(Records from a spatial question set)

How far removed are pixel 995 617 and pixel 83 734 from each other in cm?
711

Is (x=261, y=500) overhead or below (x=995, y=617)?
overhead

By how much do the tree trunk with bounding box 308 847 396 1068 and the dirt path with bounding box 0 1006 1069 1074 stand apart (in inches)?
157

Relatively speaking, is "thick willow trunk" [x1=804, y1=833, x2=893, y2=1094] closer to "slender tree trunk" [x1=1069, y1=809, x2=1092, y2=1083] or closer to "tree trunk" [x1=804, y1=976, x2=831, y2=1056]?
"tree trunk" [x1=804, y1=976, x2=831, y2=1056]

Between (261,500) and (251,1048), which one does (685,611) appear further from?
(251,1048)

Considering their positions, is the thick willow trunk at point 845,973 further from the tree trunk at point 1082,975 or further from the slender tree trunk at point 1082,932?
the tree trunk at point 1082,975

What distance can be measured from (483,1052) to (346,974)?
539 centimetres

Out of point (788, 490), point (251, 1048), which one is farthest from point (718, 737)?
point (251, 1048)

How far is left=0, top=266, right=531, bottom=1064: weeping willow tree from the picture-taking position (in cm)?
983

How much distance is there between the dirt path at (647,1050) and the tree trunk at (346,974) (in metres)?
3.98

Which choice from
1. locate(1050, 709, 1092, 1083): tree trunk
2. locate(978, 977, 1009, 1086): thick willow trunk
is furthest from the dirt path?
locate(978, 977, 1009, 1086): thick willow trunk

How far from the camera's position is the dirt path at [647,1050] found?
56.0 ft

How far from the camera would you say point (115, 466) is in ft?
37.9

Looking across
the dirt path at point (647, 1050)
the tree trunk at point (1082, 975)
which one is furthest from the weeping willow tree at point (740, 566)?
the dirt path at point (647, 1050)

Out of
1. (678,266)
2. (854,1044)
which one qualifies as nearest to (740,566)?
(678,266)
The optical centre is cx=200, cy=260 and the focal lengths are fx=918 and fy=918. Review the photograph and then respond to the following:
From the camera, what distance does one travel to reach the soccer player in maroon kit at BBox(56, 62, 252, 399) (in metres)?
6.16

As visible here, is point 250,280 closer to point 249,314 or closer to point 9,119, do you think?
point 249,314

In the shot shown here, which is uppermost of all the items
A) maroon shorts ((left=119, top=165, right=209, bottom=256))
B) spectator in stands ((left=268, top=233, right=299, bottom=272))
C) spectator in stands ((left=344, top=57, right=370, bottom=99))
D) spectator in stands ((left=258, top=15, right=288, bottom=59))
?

- **To do**: Extract the complete listing above, reproducing each line exactly.

- **Exercise answer**:
How far removed are pixel 995 617 and pixel 83 734 from each other in cm?
711

Is (x=261, y=500) overhead or below (x=995, y=617)?
overhead

By how much do the tree trunk with bounding box 308 847 396 1068 and the dirt path with bounding box 0 1006 1069 1074 stand apart (in inches)?
157

Relatively speaking, is "thick willow trunk" [x1=804, y1=833, x2=893, y2=1094] closer to "slender tree trunk" [x1=1069, y1=809, x2=1092, y2=1083] or closer to "tree trunk" [x1=804, y1=976, x2=831, y2=1056]?
"tree trunk" [x1=804, y1=976, x2=831, y2=1056]

Between (261,500) and (251,1048), which one does (685,611) appear further from?
(251,1048)

Considering their positions, is the thick willow trunk at point 845,973 further from the tree trunk at point 1082,975 or further from the slender tree trunk at point 1082,932?
the tree trunk at point 1082,975

What distance can be measured from (483,1052) to (346,974)?
539 centimetres

Out of point (788, 490), point (251, 1048), which one is farthest from point (718, 737)?
point (251, 1048)

How far is left=0, top=266, right=531, bottom=1064: weeping willow tree from the picture-taking position (in cm)?
983

How much distance is there between the dirt path at (647,1050) and the tree trunk at (346,974) (in metres)?
3.98

Which choice from
1. locate(1050, 709, 1092, 1083): tree trunk
2. locate(978, 977, 1009, 1086): thick willow trunk
is furthest from the dirt path?
locate(978, 977, 1009, 1086): thick willow trunk

How far from the camera's position is the dirt path at [647,1050] found?
56.0 ft

How far from the camera would you say point (115, 466) is in ft?
37.9

Looking across
the dirt path at point (647, 1050)
the tree trunk at point (1082, 975)
which one is furthest from the weeping willow tree at point (740, 566)?
the dirt path at point (647, 1050)

Out of
1. (678,266)
2. (854,1044)
which one qualifies as nearest to (740,566)?
(678,266)
The optical centre is cx=200, cy=260 and the focal lengths are fx=918 and fy=918. Review the photograph and then respond to the following:
From the camera, what distance does one travel to reach the soccer player in maroon kit at BBox(56, 62, 252, 399) (in metres)?
6.16

As visible here, is point 250,280 closer to point 249,314 or closer to point 9,119, do you think?
point 249,314

In the shot shown here, which is uppermost of all the items
A) maroon shorts ((left=119, top=165, right=209, bottom=256))
B) spectator in stands ((left=268, top=233, right=299, bottom=272))
C) spectator in stands ((left=344, top=57, right=370, bottom=99))
D) spectator in stands ((left=258, top=15, right=288, bottom=59))
?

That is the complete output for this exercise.